**Extrait du document**
::::

Ghana : les associations craignent une hausse des grossesses précoces à cause du coronavirus
Tous les après-midi, Sarah Lotus Asare sillonne Chorkor. La militante de 25 ans a grandi près de ce quartier de pêcheurs du sud-ouest d’Accra, la capitale du Ghana, où le temps s’écoule au rythme du ressac. Elle y croise des jeunes femmes adossées au mur d’une petite cour. L’une d’elles, âgée de 19 ans, vient d’accoucher de son premier enfant ; une autre s’apprête à devenir grand-mère à 29 ans.

::::

**Extraits d'un jeu de données**
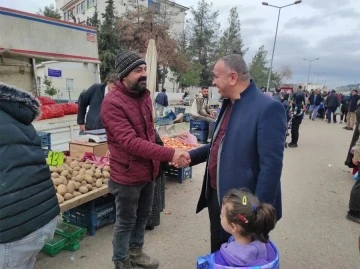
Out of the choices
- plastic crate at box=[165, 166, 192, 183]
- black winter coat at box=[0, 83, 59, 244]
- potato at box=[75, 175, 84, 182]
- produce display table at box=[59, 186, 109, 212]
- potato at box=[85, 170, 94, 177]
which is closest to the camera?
black winter coat at box=[0, 83, 59, 244]

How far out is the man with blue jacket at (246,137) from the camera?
214cm

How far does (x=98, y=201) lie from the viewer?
14.1ft

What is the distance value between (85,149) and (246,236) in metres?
3.62

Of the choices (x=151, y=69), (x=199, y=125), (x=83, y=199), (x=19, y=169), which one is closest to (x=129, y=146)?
(x=19, y=169)

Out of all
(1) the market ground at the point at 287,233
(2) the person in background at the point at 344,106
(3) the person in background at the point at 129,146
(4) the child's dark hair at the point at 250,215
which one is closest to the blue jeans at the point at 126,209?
(3) the person in background at the point at 129,146

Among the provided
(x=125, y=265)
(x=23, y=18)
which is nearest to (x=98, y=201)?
(x=125, y=265)

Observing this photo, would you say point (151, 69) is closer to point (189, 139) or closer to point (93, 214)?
point (189, 139)

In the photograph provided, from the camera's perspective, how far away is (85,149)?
5.05m

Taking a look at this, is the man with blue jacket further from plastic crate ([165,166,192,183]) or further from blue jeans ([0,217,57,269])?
plastic crate ([165,166,192,183])

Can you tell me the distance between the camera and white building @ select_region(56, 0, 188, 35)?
3819 centimetres

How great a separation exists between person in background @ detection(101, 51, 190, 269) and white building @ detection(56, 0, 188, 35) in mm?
35849

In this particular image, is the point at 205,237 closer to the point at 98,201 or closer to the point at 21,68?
the point at 98,201

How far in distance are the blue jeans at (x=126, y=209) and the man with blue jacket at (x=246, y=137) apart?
855 mm

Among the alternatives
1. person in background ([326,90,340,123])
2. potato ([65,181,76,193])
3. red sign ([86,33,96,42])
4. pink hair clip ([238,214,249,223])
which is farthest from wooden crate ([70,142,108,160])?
person in background ([326,90,340,123])
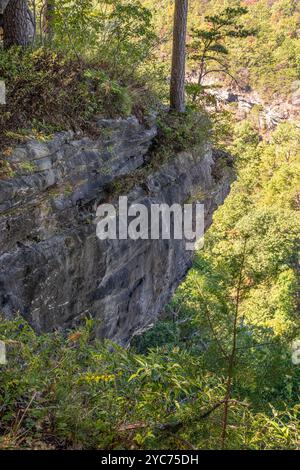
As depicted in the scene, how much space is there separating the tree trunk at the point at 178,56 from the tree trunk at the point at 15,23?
148 inches

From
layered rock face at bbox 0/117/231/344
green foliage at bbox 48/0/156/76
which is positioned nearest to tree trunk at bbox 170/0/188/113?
green foliage at bbox 48/0/156/76

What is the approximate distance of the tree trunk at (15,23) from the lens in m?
Result: 6.70

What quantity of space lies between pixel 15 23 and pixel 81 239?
11.7 ft

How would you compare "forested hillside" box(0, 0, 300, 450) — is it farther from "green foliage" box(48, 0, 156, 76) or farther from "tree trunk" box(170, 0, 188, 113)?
"tree trunk" box(170, 0, 188, 113)

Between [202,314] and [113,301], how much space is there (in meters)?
4.68

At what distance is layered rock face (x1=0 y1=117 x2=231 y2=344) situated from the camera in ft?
18.4

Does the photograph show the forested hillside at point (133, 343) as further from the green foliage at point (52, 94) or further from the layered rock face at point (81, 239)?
the layered rock face at point (81, 239)

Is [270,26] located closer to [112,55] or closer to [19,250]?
[112,55]

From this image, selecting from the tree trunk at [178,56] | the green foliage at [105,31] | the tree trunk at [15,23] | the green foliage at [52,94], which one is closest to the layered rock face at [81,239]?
the green foliage at [52,94]

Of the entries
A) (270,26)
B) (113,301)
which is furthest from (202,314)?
(270,26)

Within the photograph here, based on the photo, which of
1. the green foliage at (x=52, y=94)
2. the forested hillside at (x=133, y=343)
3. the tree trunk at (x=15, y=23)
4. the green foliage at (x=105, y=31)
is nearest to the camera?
the forested hillside at (x=133, y=343)

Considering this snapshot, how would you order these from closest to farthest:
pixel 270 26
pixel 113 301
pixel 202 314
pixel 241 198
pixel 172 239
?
pixel 202 314
pixel 113 301
pixel 172 239
pixel 241 198
pixel 270 26

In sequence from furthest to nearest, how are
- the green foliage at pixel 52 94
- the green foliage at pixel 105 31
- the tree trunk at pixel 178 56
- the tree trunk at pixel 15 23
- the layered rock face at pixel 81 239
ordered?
the tree trunk at pixel 178 56, the green foliage at pixel 105 31, the tree trunk at pixel 15 23, the green foliage at pixel 52 94, the layered rock face at pixel 81 239

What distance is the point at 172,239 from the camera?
926 centimetres
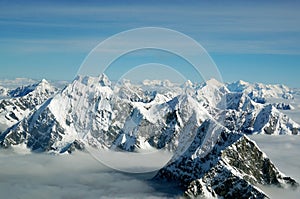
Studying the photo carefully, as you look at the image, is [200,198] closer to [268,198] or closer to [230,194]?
[230,194]

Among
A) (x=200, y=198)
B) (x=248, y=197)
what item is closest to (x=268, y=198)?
(x=248, y=197)

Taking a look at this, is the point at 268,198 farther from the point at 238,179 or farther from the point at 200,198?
the point at 200,198

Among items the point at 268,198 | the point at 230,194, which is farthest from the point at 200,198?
the point at 268,198

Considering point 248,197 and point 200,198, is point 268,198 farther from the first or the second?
point 200,198
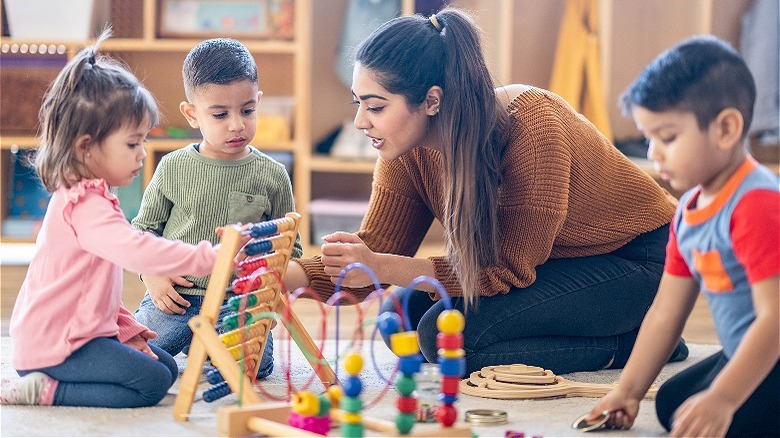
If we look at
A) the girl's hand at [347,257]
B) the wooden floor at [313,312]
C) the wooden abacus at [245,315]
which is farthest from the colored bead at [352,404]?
the wooden floor at [313,312]

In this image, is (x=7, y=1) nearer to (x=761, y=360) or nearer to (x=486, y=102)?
(x=486, y=102)

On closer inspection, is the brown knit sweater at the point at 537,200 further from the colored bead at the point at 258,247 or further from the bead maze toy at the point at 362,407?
the bead maze toy at the point at 362,407

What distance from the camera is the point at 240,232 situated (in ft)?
5.20

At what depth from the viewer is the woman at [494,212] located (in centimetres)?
190

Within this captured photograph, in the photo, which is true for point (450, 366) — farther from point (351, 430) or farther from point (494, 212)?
point (494, 212)

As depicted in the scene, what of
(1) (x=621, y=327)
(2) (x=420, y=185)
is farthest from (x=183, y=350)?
(1) (x=621, y=327)

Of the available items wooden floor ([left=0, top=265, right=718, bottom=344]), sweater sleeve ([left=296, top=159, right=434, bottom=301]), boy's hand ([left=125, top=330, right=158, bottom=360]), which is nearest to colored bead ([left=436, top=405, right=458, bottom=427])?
boy's hand ([left=125, top=330, right=158, bottom=360])

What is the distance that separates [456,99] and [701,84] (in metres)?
0.57

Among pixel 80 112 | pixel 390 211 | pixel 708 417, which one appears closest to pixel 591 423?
pixel 708 417

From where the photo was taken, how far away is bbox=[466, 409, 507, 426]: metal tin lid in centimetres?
163

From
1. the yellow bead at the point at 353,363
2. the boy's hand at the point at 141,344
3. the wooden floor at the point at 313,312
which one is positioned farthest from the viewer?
the wooden floor at the point at 313,312

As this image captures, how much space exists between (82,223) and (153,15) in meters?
2.21

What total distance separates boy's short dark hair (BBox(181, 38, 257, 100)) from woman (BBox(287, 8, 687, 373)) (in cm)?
27

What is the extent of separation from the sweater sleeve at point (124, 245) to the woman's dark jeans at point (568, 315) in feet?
1.95
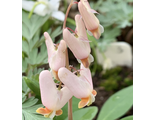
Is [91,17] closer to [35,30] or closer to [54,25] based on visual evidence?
[35,30]

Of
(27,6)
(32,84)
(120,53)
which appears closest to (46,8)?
(27,6)

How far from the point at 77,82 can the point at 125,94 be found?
34 cm

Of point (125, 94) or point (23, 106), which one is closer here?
point (23, 106)

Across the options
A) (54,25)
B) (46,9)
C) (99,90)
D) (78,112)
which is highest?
(46,9)

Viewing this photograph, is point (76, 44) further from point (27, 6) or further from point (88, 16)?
point (27, 6)

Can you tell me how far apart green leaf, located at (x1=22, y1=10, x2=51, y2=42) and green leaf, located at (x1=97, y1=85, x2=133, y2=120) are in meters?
0.40

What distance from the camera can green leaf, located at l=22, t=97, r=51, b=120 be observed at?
0.45m

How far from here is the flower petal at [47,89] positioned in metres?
0.37

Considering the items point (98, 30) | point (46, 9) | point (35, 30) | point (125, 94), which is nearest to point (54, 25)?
point (46, 9)

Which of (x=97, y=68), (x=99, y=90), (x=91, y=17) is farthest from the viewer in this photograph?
(x=97, y=68)

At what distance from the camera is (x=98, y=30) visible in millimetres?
374

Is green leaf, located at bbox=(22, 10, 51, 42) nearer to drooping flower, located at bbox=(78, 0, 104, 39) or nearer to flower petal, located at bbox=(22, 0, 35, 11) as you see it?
flower petal, located at bbox=(22, 0, 35, 11)

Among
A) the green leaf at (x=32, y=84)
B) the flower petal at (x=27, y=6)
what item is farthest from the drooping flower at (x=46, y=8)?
the green leaf at (x=32, y=84)

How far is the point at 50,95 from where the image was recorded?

::::

**Consigne**
Pour chacune des affirmations ci-après, indiquez par oui ou par non si elle concorde avec l'extrait sur les grossesses précoces au Ghana, en citant textuellement les mots de l'extrait qui permettent de trancher.
1. Sarah Lotus Asare est âgée de 25 ans.
2. Chorkor est un quartier situé au nord-est d'Accra.
3. L'une des femmes rencontrées s'apprête à devenir grand-mère à 39 ans.
Ces enregistrements n'ont aucun rapport avec l'extrait.

**Corrigé**
1. Oui : « La militante de 25 ans ».
2. Non : « ce quartier de pêcheurs du sud-ouest d’Accra ».
3. Non : « une autre s’apprête à devenir grand-mère à 29 ans ».